* **TEXTE PROPOSÉ**
>>>>>
Amendement à la loi Littoral, l’exception corse

En Corse, île des sacrifices et des exclusions, les exceptions infirment la règle.

Les faits

Le Sénat a été saisi le 12 juillet d’un amendement d’origine gouvernementale*[1] afin de déroger encore une fois à la loi « littoral » pour les seules communes de Corse**.

Les motifs invoqués : bien évidemment, “préserver le patrimoine littoral “, par les élus qui “sont attachés à concilier les enjeux paysagers et environnementaux”… Pour U Levante, un sacrifice inadmissible pour une exception insulaire et son identité environnementale, un acte prémédité et perpétré sans débat, à l’insu de la volonté publique d’une population particulièrement attachée à la loi Littoral. U Levante dénonce les agissements d’un État sacrificateur et le silence sacrilège de nombreux élus et de la Collectivité de Corse.

Décryptage

Jusqu’à présent, dans les communes soumises aux deux lois Littoral et Montagne, la loi Littoral, moins permissive, s’appliquait sur l’ensemble de la commune et n’autorisait la constructibilité qu’en continuité des villages et des agglomérations. Si l’amendement gouvernemental passe, la loi Littoral ne s’appliquera plus que dans les espaces proches du rivage.
<<<<<
* **CONSIGNE A**
Combien de lignes ci-dessous contiennent le mot "distance", en tenant compte de la casse ? Donnez uniquement le nombre.

* **LIGNES AFFICHÉES**
>>>>>
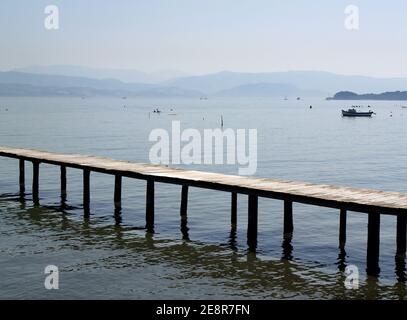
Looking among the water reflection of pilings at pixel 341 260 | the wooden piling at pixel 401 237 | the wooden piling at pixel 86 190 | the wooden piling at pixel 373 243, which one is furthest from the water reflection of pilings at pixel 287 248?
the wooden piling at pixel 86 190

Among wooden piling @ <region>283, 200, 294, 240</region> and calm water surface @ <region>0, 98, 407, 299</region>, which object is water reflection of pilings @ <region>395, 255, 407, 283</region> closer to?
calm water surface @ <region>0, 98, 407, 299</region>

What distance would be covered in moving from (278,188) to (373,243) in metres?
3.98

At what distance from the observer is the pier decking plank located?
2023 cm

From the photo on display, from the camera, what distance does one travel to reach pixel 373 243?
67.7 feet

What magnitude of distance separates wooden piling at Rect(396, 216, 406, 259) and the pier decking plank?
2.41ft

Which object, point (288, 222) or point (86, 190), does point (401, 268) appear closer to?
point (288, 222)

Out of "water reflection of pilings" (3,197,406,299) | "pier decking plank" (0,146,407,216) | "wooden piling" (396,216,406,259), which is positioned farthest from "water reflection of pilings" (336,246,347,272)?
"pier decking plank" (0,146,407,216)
<<<<<
>>>>>
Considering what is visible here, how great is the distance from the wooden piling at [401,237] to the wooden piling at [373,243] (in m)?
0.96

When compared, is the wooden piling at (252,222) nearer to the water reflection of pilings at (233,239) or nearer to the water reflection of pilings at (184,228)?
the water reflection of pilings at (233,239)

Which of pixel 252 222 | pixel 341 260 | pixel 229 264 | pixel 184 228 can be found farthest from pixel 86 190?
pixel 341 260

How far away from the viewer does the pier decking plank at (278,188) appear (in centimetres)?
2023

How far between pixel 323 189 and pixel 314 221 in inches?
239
<<<<<
>>>>>
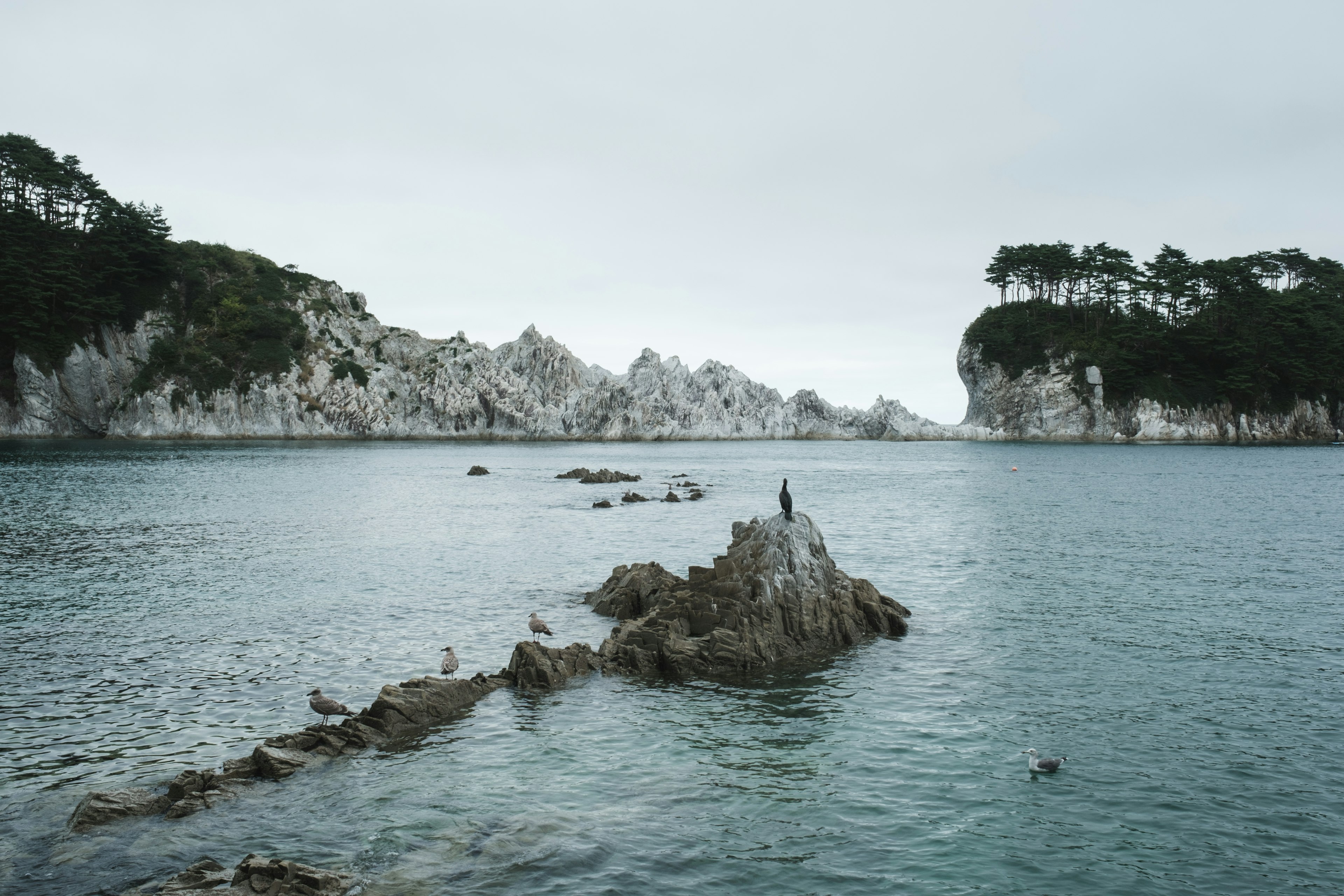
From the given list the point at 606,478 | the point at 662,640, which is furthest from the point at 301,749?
<<<<<
* **CONSIGNE B**
Quelles institutions ou organisations l'article sur la loi Littoral nomme-t-il ?

* **RÉSULTAT A**
5

* **RÉSULTAT B**
le Sénat, U Levante, l'État, la Collectivité de Corse